= PASSAGE FOR REVIEW =
>>>>
AWS Command Line Interface
User Guide

Sourcing Credentials with an External Process

Warning

This topic discusses sourcing credentials from an external process. This could be a security risk if the command to generate the credentials becomes accessible by non-approved processes or users. We recommend that you use the supported, secure alternatives provided by the AWS CLI and AWS to reduce the risk of compromising your credentials. Ensure that you secure the config file and any supporting files and tools to prevent disclosure.

Ensure that your custom credential tool does not write any secret information to StdErr because the SDKs and CLI can capture and log such information, potentially exposing it to unauthorized users.

If you have a method to generate or look up credentials that isn't directly supported by the AWS CLI, you can configure the CLI to use it by configuring the credential_process setting in the config file.

For example, you might include an entry similar to the following in the config file.

[profile developer] credential_process = /opt/bin/awscreds-custom --username helen

Syntax

To create this string in a way that is compatible with any operating system, follow these rules:

  • If the path or file name contains a space, surround the complete path and file name with double-quotation marks (" "). The path and file name can consist of only the characters: A-Z a-z 0-9 - _ . space

  • If a parameter name or a parameter value contains a space, surround that element with double-quotation marks (" "). Surround only the name or value, not the pair.

  • Do not include any environment variables in the strings. For example, you can't include $HOME or %USERPROFILE%.

  • Do not specify the home folder as ~. You must specify the full path.

Example for Windows

credential_process = "C:\Path\To\credentials.cmd" parameterWithoutSpaces "parameter with spaces"
<<<<
= WORK TASK 1 =
Decide whether each statement agrees with the guide on sourcing credentials from an external process, answering yes or no and quoting the deciding words: (a) Environment variables such as $HOME may appear in the credential_process string. (b) When a parameter value contains a space, the double-quotation marks go around the whole name-value pair. (c) The credential_process setting is configured in the config file.
= WORK TASK 2 =
According to the guide on sourcing credentials from an external process, why should a custom credential tool not write secret information to StdErr?
= WORK TASK 3 =
Continue the guide on sourcing credentials from an external process from its final line.

= SUPPLIED RECORDS =
>>>>
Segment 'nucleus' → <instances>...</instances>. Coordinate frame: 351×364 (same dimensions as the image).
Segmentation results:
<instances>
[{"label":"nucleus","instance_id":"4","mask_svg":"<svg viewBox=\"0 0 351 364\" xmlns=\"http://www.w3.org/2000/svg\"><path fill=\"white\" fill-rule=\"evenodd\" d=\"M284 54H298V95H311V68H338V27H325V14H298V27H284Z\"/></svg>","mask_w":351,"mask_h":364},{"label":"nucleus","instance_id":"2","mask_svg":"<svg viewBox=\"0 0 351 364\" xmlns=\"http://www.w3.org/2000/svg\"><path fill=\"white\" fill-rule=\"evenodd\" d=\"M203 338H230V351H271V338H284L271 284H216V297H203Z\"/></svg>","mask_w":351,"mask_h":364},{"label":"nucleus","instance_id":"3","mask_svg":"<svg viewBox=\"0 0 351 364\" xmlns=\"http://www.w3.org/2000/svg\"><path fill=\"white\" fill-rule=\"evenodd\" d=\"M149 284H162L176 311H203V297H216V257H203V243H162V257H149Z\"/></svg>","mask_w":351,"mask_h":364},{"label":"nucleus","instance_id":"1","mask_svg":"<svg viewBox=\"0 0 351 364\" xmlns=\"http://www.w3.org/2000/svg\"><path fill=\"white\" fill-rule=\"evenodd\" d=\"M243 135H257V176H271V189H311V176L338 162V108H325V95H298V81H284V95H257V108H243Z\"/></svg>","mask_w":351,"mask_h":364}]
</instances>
<<<<
= WRITTEN ANSWER 1 =
(a) No: "Do not include any environment variables in the strings."
(b) No: "Surround only the name or value, not the pair."
(c) Yes: "by configuring the credential_process setting in the config file."

= WRITTEN ANSWER 2 =
The SDKs and CLI can capture and log whatever is written to StdErr. That could expose the secret information to unauthorized users.

= WRITTEN ANSWER 3 =
Example for Linux or macOS

credential_process = "/Users/Dave/path/to/credentials.sh" parameterWithoutSpaces "parameter with spaces"

Expected output from the Credentials program

The AWS CLI runs the command as specified in the profile and then reads data from STDOUT. The command you specify must generate JSON output on STDOUT that matches the following syntax.

{ "Version": 1, "AccessKeyId": "an AWS access key", "SecretAccessKey": "your AWS secret access key", "SessionToken": "the AWS session token for temporary credentials", "Expiration": "ISO8601 timestamp when the credentials expire" }

Note

As of this writing, the Version key must be set to 1. This might increment over time as the structure evolves.

The Expiration key is an ISO8601 formatted timestamp. If the Expiration key is not present in the tool's output, the CLI assumes that the credentials are long-term credentials that do not refresh. Otherwise the credentials are considered temporary credentials and are refreshed automatically by rerunning the credential_process command before they expire.

Note

The AWS CLI does not cache external process credentials the way it does assume-role credentials. If caching is required, you must implement it in the external process.

The external process can return a non-zero return code to indicate that an error occurred while retrieving the credentials.